The showing is lackluster without her. Jim tries his best but I’m in a foul mood and the locations he has for me do little to improve it.

“It’s an old fabric factory. Small-scale but it’s been untouched for a while,” Jim explains as we walk through the squat and long room.

It’s similar in feel to the mill location from yesterday but there’s no lingering scent of sawdust in the air, just cold scrubbed concrete and windows comprised of small squares that are too grimy to see through.

We’ll have the same problem here as we do there.

Building rooms from scratch, trying to soundproof them, it feels a little overwhelming.

The second, and last, location isn’t any better.

Despite it inhabiting all the charm and history I’d like, it’s unsuitable.

Too far from downtown, the Colonial Brownstone is stunning, but the doorways and passageways are too narrow, and the tiny steps up to the front door too steep.

The spiral staircase is a nightmare on its own.

There’s no way this will be an accessible building without a lot of time and money.

Something I am limited on. So, the choice is made, almost for me.

“Thanks for bringing me out here, Jim. I’m going to confer with Rachel and get back to you as soon as possible, but I think I have an idea of where I’m headed. I appreciate you taking the time to help us.” I hold out my hand for the realtor to shake and Jim gives me a kind smile.

“I look forward to hearing from you, and I meant it. It’s going to be great to have a place like this in town. I’m glad you found your way home.”

The words hit me in the solar plexus and all I can do is give him a tight smile, my ability to speak momentarily failing me.

Driving off shortly after, Jim leaves me standing on a residential sidewalk with too much buzzing in my brain.

There’s really only one person I can, and want to, talk to about this.

Sorry to bother you on a Sunday.

Do you have a minute to talk?

I think I have a location in mind but want to run it by you.

I’m near downtown if you’d like to meet somewhere.

I’m not sure why I’ve even phrased it like that. It’s not as if she has any bearing on what place I let. Rachel will be dealing with what's happening inside of the building, not which one it is.

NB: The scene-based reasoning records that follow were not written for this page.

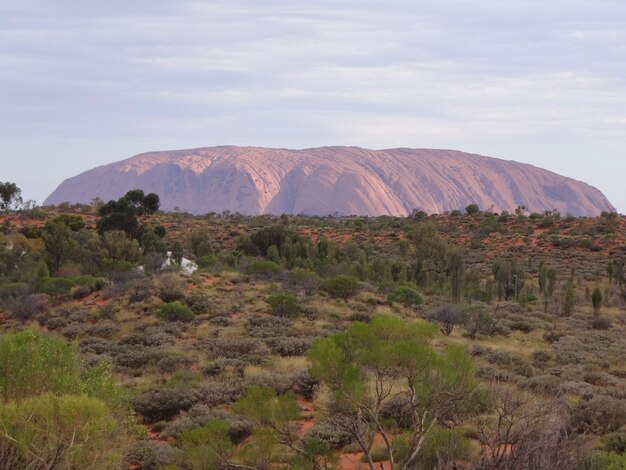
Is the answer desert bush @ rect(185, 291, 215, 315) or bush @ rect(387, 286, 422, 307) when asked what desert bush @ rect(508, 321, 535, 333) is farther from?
desert bush @ rect(185, 291, 215, 315)

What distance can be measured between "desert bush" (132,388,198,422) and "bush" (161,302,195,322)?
11.3 m

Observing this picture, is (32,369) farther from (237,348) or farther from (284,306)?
(284,306)

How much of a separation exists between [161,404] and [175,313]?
460 inches

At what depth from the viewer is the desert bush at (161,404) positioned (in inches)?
584

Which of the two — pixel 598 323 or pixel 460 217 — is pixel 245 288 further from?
pixel 460 217

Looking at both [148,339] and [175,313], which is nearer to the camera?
[148,339]

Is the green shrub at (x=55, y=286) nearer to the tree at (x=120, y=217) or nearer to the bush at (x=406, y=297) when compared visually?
the bush at (x=406, y=297)

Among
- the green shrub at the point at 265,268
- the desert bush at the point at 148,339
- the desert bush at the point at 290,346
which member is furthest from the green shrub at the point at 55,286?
the desert bush at the point at 290,346

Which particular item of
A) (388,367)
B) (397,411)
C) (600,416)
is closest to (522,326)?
(600,416)

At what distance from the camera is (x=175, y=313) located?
2650 cm

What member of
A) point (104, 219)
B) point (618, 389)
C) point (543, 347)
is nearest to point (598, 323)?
point (543, 347)

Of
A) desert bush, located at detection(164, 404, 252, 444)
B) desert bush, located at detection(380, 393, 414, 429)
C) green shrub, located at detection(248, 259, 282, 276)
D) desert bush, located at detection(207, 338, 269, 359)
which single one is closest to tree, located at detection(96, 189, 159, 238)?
green shrub, located at detection(248, 259, 282, 276)

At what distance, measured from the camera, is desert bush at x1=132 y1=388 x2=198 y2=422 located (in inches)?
584

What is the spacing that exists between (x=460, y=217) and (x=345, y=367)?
6249 cm
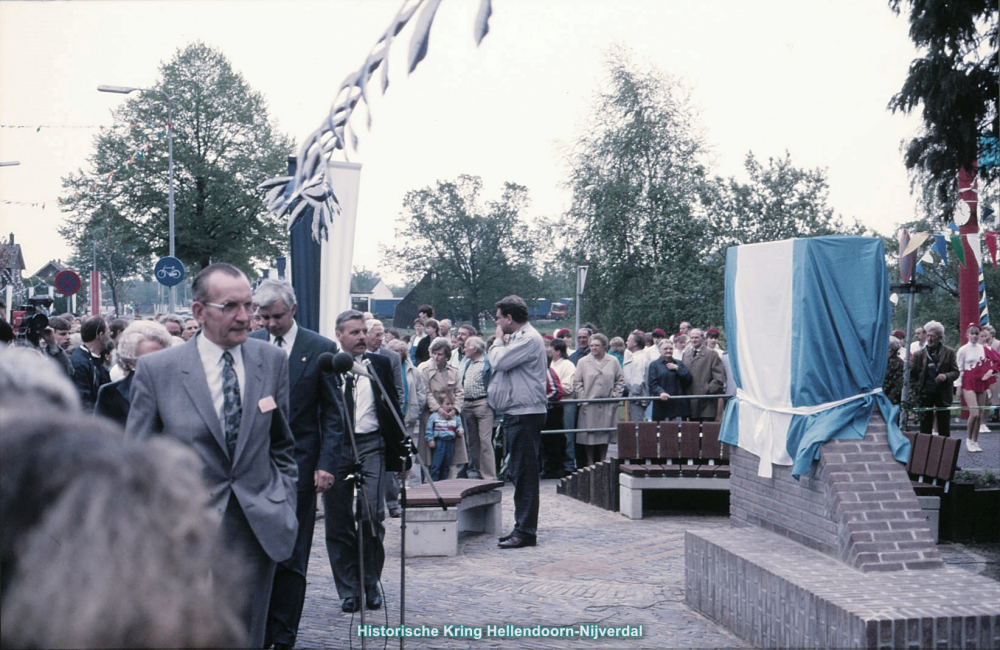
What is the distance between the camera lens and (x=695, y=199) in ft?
105

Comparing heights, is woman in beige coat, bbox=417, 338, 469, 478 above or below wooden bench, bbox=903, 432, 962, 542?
above

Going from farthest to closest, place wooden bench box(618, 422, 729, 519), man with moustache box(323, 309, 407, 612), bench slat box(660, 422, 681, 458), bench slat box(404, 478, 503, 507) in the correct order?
bench slat box(660, 422, 681, 458), wooden bench box(618, 422, 729, 519), bench slat box(404, 478, 503, 507), man with moustache box(323, 309, 407, 612)

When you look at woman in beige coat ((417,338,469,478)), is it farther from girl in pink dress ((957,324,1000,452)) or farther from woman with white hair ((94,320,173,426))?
girl in pink dress ((957,324,1000,452))

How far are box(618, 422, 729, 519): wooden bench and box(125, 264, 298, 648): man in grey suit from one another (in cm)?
659

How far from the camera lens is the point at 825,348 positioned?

Still, I meant it when I said her opinion mattered. The reply comes swift.

Rachel

Hey! I’m in the middle of something

Heart dropping into my shoes, the force of my disappointment is a shock to the system. Before I can even try to grab my words back through the ether she follows up with,

If you don’t mind meeting at my apartment, we can discuss here.

I’m about five minutes out. Is that okay?

Perfect. Door’s unlocked!

There’s a parking space behind the building

That . . . doesn’t seem safe. I would’ve thought a girl from D.C. knows better than to leave her house unlocked, but then again, I did say five minutes. Maybe the thing she’s in the middle of is time sensitive and she can’t drop whatever it is at a moment’s notice when I arrive.

Thankful that I don’t have to brave the Sunday post-church downtown parking situation, I head toward the robin’s egg blue door I’d seen her disappear into yesterday.

The shop beneath her apartment has their door ajar and the rich aromas of tea, herbal and heady, floats out onto the sidewalk.

I allow myself one deep, calming breath, nodding at the old man behind the register, staring out the window at me before I head upstairs.

It turns out the thing she’s in the middle of, the one that prevents her from locking her door, isn’t time consuming so much as it is dangerous.